Getting started

Cochl.Sense API offers two types of audio inference: File and Stream.
You can upload a file (MP3, WAV, OGG) or raw PCM audio stream.

File mode is for analyzing a whole audio file (MP3, WAV, OGG).
You upload an audio file and receive detected sounds in the file.
Stream mode is for analyzing raw PCM audio stream.
When you have an audio stream (for example, being recorded from a microphone), you can upload and analyze it window by window (1 second).

This guide walks you through how to use Cochl.Sense API in Python.

First Sign up at Cochl Dashboard.

(2) Project Key

Create a new API project.

And its project key can be retrieved at Settings tab of the project.

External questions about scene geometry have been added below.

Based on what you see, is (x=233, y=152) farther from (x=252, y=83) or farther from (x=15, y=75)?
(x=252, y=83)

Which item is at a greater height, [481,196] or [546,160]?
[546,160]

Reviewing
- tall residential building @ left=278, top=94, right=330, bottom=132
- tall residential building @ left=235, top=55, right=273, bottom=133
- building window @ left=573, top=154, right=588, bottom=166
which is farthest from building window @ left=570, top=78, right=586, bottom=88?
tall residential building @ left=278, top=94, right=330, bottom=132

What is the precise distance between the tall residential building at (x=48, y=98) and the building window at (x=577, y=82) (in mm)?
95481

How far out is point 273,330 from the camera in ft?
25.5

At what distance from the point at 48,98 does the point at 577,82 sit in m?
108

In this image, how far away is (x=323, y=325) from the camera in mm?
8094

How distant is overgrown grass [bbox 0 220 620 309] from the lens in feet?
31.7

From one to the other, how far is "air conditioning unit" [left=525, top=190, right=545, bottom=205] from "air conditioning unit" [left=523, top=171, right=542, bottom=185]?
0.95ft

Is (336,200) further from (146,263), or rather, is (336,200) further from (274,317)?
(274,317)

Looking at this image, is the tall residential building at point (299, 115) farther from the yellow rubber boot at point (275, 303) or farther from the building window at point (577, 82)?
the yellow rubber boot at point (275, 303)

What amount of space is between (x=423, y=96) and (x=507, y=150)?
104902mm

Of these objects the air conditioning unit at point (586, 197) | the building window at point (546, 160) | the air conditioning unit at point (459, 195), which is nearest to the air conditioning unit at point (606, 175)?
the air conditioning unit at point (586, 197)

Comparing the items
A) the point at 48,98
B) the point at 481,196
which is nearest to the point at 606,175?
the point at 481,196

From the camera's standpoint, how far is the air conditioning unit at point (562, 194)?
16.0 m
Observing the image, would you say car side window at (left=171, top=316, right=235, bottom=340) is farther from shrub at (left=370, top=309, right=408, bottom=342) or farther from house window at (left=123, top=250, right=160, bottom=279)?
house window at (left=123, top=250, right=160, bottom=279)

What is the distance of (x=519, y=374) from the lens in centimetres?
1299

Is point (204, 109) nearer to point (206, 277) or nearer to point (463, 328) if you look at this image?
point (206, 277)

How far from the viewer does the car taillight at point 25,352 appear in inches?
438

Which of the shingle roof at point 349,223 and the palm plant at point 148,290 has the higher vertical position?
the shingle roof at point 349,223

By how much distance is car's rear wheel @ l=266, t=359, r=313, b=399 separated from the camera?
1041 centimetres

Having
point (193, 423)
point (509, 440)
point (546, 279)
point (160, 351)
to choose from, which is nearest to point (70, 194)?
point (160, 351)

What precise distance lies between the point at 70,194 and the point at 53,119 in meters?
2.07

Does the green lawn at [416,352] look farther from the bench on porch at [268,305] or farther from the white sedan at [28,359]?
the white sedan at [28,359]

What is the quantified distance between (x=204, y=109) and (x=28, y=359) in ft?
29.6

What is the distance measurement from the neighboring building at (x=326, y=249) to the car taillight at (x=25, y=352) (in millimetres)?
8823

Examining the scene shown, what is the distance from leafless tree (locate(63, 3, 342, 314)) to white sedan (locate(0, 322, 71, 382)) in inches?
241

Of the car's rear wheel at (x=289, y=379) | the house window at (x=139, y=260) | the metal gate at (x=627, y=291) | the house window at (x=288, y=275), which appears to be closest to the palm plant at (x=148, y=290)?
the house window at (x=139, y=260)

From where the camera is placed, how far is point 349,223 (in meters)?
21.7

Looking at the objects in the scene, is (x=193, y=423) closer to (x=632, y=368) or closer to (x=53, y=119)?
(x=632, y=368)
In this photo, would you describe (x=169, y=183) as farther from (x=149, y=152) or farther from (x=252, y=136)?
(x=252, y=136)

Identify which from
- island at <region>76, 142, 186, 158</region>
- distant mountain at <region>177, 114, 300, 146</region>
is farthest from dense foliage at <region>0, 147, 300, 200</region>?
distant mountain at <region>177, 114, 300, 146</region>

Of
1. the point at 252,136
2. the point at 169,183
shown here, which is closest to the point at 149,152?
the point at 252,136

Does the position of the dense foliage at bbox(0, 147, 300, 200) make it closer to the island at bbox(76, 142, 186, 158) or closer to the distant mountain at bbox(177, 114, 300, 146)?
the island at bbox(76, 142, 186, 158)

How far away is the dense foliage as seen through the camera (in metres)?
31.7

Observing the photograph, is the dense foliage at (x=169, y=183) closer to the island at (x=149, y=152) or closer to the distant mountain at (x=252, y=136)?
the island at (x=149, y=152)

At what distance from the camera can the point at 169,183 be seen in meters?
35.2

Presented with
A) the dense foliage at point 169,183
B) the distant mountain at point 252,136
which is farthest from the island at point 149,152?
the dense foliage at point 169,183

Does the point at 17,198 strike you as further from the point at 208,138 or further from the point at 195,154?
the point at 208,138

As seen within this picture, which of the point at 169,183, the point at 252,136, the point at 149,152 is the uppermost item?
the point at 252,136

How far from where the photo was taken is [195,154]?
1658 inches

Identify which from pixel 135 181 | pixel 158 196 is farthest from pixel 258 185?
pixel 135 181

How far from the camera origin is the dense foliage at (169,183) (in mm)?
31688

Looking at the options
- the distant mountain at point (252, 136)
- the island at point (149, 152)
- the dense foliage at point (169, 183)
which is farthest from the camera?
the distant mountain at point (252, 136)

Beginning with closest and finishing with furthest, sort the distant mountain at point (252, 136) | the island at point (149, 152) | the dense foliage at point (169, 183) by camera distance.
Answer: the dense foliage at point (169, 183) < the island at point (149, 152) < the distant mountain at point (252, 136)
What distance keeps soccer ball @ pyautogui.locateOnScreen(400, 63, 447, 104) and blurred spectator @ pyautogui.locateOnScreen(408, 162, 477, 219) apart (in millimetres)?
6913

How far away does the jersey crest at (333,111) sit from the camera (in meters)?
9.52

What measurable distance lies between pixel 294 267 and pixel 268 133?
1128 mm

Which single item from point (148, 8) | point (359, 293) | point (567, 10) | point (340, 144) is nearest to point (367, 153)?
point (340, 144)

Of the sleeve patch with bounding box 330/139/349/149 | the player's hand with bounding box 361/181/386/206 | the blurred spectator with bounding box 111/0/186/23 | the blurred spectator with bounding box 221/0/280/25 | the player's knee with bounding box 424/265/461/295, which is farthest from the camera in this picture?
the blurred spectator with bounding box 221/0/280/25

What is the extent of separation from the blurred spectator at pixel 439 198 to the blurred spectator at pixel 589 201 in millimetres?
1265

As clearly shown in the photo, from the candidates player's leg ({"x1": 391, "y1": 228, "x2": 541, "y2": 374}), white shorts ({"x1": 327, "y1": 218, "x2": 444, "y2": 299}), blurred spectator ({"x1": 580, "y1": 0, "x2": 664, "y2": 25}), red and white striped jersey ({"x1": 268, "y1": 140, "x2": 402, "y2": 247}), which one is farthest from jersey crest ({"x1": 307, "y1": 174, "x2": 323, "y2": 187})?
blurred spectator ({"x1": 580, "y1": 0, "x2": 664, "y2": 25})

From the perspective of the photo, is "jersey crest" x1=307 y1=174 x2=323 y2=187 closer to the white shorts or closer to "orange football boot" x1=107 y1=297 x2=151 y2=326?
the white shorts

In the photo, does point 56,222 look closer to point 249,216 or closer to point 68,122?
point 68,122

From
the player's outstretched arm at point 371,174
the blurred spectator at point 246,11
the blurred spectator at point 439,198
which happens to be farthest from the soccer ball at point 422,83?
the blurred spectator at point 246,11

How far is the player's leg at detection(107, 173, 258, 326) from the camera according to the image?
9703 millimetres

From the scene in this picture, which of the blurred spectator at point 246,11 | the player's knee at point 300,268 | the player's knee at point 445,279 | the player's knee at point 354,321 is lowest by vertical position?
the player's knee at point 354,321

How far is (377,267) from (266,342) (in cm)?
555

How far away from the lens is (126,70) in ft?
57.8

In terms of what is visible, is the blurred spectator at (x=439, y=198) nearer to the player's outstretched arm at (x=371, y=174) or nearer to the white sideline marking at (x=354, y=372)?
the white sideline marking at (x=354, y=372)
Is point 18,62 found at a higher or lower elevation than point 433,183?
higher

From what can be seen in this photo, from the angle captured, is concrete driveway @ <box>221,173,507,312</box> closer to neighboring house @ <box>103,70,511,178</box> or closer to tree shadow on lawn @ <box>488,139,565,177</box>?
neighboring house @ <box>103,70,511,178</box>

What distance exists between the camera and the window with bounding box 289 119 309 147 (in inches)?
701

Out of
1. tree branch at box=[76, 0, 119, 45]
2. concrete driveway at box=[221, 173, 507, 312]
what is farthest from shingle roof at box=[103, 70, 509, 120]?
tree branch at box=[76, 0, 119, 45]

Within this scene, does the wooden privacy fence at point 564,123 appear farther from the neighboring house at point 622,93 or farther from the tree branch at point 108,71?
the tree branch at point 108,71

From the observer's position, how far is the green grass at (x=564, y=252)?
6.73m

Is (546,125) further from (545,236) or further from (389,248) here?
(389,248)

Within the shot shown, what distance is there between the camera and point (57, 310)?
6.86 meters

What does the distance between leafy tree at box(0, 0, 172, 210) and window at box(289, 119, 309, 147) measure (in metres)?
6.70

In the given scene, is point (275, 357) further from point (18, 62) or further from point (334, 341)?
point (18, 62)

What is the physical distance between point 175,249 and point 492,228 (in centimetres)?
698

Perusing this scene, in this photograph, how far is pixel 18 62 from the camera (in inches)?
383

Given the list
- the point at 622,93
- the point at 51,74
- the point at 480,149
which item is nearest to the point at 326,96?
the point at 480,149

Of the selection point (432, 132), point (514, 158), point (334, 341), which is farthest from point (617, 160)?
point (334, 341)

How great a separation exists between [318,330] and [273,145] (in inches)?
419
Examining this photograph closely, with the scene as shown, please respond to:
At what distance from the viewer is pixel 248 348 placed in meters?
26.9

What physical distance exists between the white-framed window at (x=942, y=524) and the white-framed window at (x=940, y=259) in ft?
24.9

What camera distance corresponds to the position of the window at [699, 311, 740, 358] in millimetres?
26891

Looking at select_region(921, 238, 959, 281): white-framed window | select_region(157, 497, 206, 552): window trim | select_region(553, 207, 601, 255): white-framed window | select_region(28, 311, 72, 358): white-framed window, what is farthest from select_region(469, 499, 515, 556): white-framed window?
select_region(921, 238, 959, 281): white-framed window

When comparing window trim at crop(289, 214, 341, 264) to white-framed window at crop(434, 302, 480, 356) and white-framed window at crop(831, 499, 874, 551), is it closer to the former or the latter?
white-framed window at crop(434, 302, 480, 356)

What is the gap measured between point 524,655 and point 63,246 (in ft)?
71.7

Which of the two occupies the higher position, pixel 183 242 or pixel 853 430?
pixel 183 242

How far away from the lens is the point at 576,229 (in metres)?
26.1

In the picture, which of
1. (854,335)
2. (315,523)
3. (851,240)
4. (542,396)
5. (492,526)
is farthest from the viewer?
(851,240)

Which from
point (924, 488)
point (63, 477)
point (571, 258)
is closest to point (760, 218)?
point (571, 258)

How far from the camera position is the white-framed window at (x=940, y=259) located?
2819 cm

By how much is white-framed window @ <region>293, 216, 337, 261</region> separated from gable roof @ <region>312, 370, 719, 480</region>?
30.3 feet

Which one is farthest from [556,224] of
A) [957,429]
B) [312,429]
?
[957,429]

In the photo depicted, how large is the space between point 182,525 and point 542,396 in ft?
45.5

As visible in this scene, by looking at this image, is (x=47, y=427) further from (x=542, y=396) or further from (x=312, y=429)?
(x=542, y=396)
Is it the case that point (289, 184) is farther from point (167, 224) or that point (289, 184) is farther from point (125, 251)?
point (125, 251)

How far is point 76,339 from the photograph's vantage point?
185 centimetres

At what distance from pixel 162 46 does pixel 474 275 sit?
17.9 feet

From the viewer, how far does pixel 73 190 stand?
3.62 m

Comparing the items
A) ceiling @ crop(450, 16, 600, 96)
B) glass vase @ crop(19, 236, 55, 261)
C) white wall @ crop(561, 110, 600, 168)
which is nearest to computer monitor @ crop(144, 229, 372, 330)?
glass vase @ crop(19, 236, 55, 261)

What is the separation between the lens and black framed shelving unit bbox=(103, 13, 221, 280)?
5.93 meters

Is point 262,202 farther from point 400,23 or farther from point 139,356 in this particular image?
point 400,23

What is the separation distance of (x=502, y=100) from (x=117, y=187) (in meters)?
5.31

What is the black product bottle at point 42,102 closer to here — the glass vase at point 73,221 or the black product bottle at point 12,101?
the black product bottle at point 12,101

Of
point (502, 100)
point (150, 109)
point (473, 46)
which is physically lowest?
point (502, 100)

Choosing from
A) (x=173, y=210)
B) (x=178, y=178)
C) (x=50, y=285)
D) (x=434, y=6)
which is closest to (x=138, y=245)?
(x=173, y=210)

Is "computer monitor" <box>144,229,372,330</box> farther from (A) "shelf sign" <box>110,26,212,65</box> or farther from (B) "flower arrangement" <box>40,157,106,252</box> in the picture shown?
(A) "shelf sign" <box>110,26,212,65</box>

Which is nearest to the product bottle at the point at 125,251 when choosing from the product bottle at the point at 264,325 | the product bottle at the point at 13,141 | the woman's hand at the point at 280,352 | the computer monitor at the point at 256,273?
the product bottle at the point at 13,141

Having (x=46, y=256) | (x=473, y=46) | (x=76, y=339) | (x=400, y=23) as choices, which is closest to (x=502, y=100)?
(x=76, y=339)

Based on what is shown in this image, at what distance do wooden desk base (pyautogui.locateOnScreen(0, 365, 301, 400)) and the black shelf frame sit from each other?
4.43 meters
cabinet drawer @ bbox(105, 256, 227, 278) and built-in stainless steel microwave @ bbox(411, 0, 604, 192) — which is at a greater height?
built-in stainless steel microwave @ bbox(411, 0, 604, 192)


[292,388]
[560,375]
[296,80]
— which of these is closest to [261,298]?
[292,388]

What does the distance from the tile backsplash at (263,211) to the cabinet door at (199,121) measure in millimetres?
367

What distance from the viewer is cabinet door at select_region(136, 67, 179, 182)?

(3) Prepare Python environment

Cochl.Sense API can be easily integrated into any Python application with Cochl library.

The library supports Python 3.8 or higher versions. Please make sure you’re using the valid Python version.

First Create a Python virtual environement.

Mac
Ubuntu
Windows

python3 -m venv venv . venv/bin/activate pip install --upgrade pip pip install --upgrade cochl

git clone https://github.com/cochlearai/cochl-sense-py.git cd cochl-sense-py/samples

python3 -m venv venv . venv/bin/activate pip install --upgrade pip pip install --upgrade cochl

git clone https://github.com/cochlearai/cochl-sense-py.git cd cochl-sense-py/samples

python -m venv venv .\venv\Scripts\activate pip install --upgrade pip pip install --upgrade cochl

git clone https://github.com/cochlearai/cochl-sense-py.git cd cochl-sense-py/samples

(4) File sample

This simple setup is enough to input your file. You can copy and paste the API project key retrieved above.

import cochl.sense as sense

client = sense.FileClient("YOUR_API_PROJECT_KEY")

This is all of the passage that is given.